• _Exercise instructions_
Can you copy the records below verbatim, from the line containing "Which is the highest item from" through the line containing "1.44 metres", both lines included?

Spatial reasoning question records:
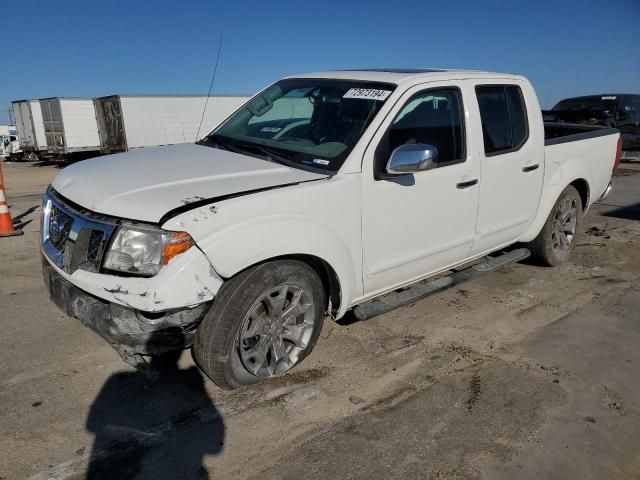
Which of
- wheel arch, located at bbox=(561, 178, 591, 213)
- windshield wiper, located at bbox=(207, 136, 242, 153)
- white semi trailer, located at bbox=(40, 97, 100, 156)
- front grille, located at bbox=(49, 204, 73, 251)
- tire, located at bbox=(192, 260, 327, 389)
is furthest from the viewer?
white semi trailer, located at bbox=(40, 97, 100, 156)

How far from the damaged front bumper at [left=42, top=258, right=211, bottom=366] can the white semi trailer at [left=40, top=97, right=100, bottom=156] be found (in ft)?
66.7

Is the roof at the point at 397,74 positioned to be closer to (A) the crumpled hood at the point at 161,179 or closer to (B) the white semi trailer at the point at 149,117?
(A) the crumpled hood at the point at 161,179

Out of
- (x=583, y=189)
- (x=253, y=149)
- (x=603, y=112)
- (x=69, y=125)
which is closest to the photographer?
(x=253, y=149)

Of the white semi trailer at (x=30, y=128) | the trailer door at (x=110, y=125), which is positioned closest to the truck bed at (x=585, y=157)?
the trailer door at (x=110, y=125)

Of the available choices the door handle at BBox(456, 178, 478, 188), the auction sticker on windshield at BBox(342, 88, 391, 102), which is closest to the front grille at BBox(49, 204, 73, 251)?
the auction sticker on windshield at BBox(342, 88, 391, 102)

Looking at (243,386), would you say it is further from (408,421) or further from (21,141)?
(21,141)

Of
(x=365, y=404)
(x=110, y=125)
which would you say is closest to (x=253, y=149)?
(x=365, y=404)

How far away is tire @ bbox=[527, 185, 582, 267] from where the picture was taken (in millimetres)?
5086

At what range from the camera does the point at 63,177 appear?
3.39m

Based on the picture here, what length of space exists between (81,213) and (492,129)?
10.1 feet

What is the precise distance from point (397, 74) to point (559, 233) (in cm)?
277

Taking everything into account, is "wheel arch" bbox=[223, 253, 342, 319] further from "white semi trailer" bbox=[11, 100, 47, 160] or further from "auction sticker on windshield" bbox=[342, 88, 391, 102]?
"white semi trailer" bbox=[11, 100, 47, 160]

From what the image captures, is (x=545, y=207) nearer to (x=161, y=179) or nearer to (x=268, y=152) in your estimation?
(x=268, y=152)

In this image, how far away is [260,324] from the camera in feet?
9.84
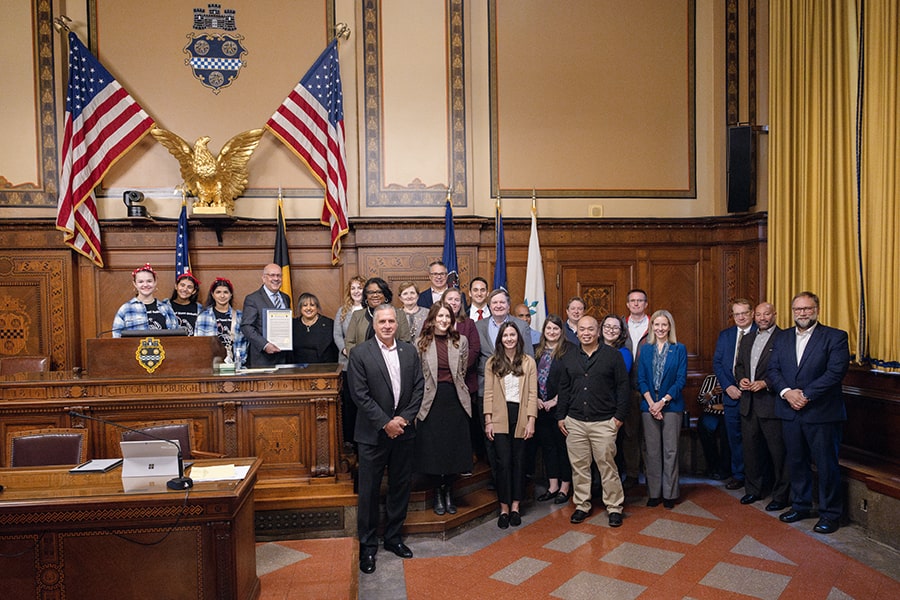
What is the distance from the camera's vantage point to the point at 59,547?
2580 millimetres

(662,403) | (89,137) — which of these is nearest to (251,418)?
(662,403)

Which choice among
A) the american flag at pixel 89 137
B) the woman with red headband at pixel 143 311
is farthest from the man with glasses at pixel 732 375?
the american flag at pixel 89 137

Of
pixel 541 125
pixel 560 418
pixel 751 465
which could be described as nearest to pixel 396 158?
pixel 541 125

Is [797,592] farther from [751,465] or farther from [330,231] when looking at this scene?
[330,231]

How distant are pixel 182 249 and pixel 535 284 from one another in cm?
362

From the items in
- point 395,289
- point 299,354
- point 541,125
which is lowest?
point 299,354

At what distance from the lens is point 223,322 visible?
16.9 ft

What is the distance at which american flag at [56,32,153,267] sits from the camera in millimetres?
5938

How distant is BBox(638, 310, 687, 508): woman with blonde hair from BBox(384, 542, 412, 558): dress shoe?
6.94 feet

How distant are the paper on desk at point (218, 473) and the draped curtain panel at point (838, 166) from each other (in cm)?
458

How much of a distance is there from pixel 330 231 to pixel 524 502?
337 centimetres

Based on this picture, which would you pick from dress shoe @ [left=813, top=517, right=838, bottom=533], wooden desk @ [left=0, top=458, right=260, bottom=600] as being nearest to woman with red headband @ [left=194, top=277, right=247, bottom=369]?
wooden desk @ [left=0, top=458, right=260, bottom=600]

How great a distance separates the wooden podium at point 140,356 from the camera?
4191 mm

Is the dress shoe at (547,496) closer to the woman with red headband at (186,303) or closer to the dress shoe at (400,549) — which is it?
the dress shoe at (400,549)
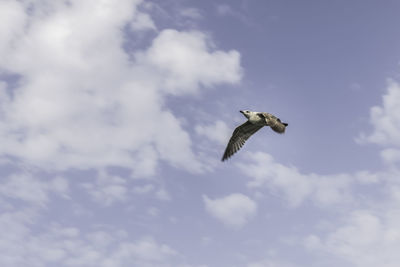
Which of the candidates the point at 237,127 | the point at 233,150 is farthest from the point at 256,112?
the point at 233,150

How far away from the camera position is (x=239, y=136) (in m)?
37.7

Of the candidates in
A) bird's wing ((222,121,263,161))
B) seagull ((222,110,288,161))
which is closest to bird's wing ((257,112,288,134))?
seagull ((222,110,288,161))

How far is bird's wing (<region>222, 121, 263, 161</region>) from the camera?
36.2 m

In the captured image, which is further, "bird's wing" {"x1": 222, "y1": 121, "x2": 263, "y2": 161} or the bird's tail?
"bird's wing" {"x1": 222, "y1": 121, "x2": 263, "y2": 161}

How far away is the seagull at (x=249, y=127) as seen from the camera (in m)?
30.0

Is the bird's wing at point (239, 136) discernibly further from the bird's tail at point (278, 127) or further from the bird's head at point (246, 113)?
the bird's tail at point (278, 127)

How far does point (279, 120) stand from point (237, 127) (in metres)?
6.26

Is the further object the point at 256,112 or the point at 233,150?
the point at 233,150

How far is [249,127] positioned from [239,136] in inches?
69.4

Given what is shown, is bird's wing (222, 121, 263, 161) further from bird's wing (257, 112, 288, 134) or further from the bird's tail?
the bird's tail

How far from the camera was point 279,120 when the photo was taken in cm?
3073

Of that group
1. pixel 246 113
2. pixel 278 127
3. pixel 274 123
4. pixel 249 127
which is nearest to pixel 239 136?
pixel 249 127

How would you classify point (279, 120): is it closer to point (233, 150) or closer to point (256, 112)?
point (256, 112)

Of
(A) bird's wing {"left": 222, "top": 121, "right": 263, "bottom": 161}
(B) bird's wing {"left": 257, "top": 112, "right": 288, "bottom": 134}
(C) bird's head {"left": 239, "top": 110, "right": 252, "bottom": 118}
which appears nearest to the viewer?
(B) bird's wing {"left": 257, "top": 112, "right": 288, "bottom": 134}
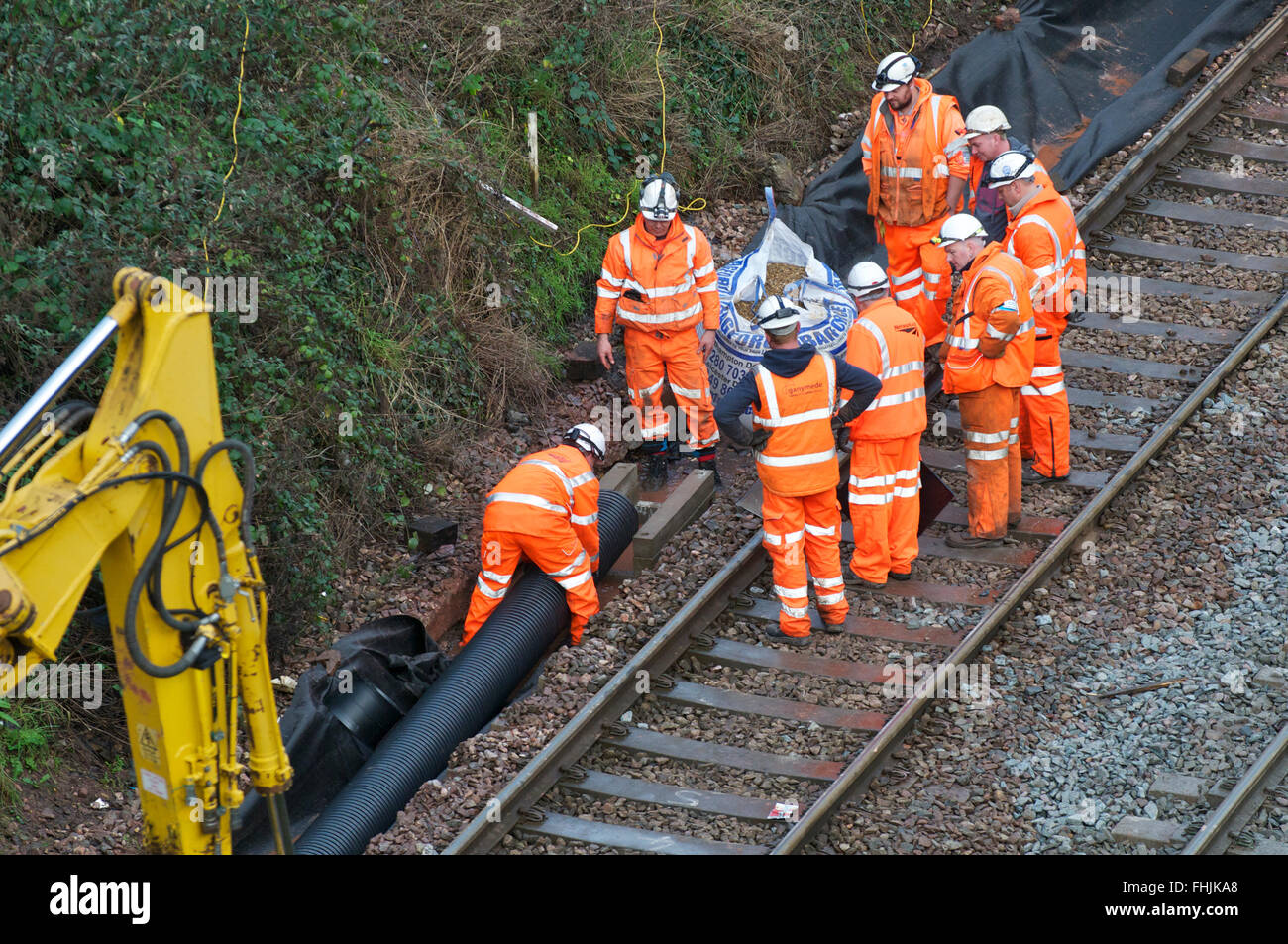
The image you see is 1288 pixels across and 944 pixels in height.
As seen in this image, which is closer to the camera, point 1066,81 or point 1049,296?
point 1049,296

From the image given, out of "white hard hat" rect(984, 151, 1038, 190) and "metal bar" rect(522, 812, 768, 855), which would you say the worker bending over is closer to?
"white hard hat" rect(984, 151, 1038, 190)

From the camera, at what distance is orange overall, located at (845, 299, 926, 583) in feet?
29.0

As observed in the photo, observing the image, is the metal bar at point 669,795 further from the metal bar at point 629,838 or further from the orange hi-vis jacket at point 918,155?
the orange hi-vis jacket at point 918,155

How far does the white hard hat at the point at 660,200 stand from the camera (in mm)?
9844

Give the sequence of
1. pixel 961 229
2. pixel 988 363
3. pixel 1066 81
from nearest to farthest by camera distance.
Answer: pixel 988 363
pixel 961 229
pixel 1066 81

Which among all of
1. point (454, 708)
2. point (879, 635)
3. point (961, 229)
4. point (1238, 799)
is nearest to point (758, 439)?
point (879, 635)

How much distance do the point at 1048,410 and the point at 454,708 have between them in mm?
4335

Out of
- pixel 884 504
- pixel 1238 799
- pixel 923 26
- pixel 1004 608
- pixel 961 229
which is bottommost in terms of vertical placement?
pixel 1238 799

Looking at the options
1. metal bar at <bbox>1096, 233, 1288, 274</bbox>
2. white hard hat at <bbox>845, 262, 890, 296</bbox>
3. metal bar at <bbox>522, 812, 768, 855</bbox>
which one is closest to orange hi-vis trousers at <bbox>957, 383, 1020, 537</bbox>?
white hard hat at <bbox>845, 262, 890, 296</bbox>

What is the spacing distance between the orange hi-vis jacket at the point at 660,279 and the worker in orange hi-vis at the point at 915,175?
5.80ft

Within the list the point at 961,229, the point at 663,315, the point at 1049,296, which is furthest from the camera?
the point at 663,315

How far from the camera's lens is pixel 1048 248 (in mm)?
9539

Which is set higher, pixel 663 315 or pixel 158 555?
pixel 158 555

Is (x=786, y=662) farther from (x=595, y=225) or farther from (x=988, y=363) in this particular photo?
(x=595, y=225)
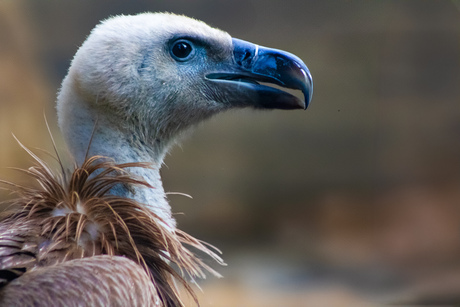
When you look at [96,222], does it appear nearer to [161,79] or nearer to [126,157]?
[126,157]

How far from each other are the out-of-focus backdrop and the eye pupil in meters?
0.97

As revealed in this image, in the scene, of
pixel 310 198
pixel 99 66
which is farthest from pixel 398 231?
pixel 99 66

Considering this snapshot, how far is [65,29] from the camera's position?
220 centimetres

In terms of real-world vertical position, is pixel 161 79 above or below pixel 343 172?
above

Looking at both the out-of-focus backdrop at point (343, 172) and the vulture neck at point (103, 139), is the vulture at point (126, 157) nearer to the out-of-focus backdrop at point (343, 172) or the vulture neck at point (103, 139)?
the vulture neck at point (103, 139)

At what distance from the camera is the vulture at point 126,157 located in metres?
1.06

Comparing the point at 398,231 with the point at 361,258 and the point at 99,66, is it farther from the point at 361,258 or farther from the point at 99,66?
the point at 99,66

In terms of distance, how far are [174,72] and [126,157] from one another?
249mm

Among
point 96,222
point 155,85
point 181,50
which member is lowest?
point 96,222

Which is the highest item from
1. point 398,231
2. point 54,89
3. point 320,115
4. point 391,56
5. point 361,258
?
point 391,56

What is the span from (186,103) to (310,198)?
148cm

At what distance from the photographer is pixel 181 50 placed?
1.44 metres

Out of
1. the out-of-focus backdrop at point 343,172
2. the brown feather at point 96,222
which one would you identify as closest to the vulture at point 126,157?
the brown feather at point 96,222

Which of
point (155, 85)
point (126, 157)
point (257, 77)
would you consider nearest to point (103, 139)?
point (126, 157)
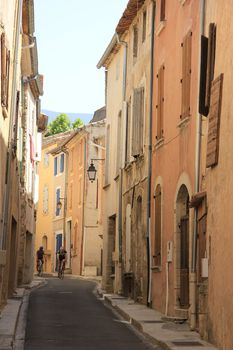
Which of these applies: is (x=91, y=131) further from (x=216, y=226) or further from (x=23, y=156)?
(x=216, y=226)

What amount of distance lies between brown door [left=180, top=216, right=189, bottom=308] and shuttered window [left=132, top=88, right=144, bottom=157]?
5567 millimetres

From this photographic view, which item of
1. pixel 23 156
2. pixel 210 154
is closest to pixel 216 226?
pixel 210 154

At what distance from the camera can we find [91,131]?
42.5 metres

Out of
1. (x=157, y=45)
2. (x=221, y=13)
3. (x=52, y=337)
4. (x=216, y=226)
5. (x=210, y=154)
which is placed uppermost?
(x=157, y=45)

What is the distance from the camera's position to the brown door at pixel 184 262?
15.8 m

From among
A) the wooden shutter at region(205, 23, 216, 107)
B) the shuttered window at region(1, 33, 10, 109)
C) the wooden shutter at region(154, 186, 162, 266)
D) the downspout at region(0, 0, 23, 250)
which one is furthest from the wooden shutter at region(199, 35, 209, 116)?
the wooden shutter at region(154, 186, 162, 266)

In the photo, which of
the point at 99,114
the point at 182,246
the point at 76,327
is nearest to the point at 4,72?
the point at 76,327

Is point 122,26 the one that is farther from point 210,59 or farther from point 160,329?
point 160,329

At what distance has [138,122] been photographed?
21.9 meters

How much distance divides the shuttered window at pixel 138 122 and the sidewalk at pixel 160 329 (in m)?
4.40

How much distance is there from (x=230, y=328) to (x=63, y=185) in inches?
1627

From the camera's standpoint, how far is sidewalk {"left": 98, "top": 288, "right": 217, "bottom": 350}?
11594mm

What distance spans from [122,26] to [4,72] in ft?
37.3

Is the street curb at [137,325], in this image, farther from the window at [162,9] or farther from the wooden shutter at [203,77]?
the window at [162,9]
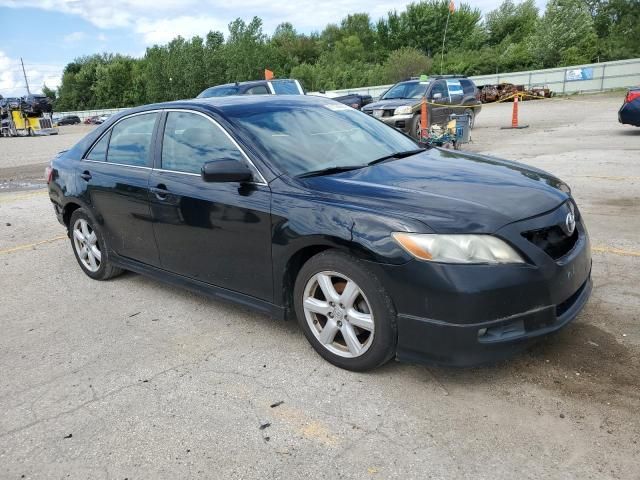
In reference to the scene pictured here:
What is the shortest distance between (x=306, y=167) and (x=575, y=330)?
2048 millimetres

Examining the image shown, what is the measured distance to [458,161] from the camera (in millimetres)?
3850

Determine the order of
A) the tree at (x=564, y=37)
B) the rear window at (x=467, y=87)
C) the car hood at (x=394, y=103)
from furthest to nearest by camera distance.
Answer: the tree at (x=564, y=37) → the rear window at (x=467, y=87) → the car hood at (x=394, y=103)

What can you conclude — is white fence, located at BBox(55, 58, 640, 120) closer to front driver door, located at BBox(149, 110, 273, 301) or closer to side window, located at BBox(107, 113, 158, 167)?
side window, located at BBox(107, 113, 158, 167)

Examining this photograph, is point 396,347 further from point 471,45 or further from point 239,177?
point 471,45

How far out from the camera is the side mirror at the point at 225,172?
339 cm

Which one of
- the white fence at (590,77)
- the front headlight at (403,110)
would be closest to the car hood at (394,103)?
the front headlight at (403,110)

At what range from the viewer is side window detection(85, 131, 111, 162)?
15.8ft

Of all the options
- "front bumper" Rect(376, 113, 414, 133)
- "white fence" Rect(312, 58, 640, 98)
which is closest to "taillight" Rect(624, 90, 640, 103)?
"front bumper" Rect(376, 113, 414, 133)

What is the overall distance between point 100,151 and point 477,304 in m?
3.65

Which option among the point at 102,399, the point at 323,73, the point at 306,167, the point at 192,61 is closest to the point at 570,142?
the point at 306,167

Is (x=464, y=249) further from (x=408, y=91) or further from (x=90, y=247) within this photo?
(x=408, y=91)

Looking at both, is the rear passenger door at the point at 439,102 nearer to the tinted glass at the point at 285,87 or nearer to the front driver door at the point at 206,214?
the tinted glass at the point at 285,87

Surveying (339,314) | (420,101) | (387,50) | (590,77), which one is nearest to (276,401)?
(339,314)

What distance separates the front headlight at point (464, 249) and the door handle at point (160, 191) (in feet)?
6.82
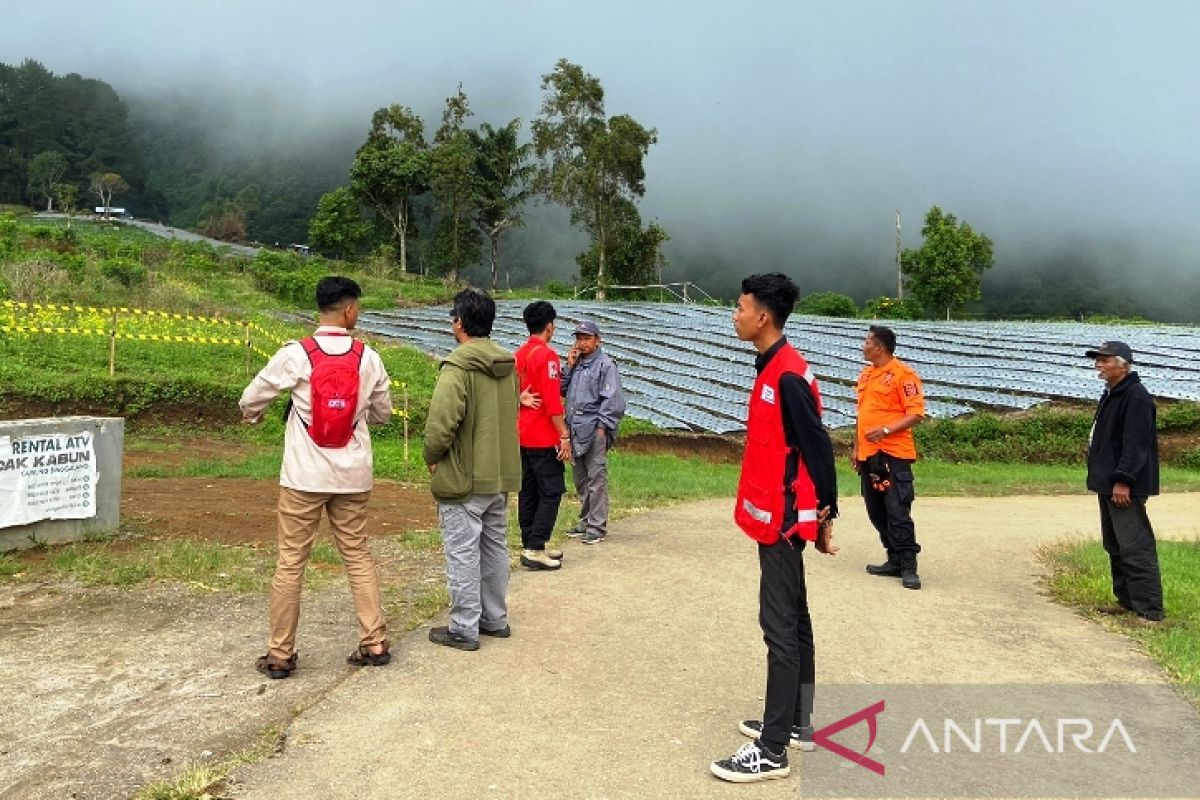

• _Response to the task_
Which is the highest item from
1. point 398,231
2. point 54,89
3. point 320,115
4. point 391,56
5. point 361,258
?
point 391,56

What is the span from (186,103) to (310,198)?
148cm

At what distance from the photographer is pixel 181 50 placed?
1.44 metres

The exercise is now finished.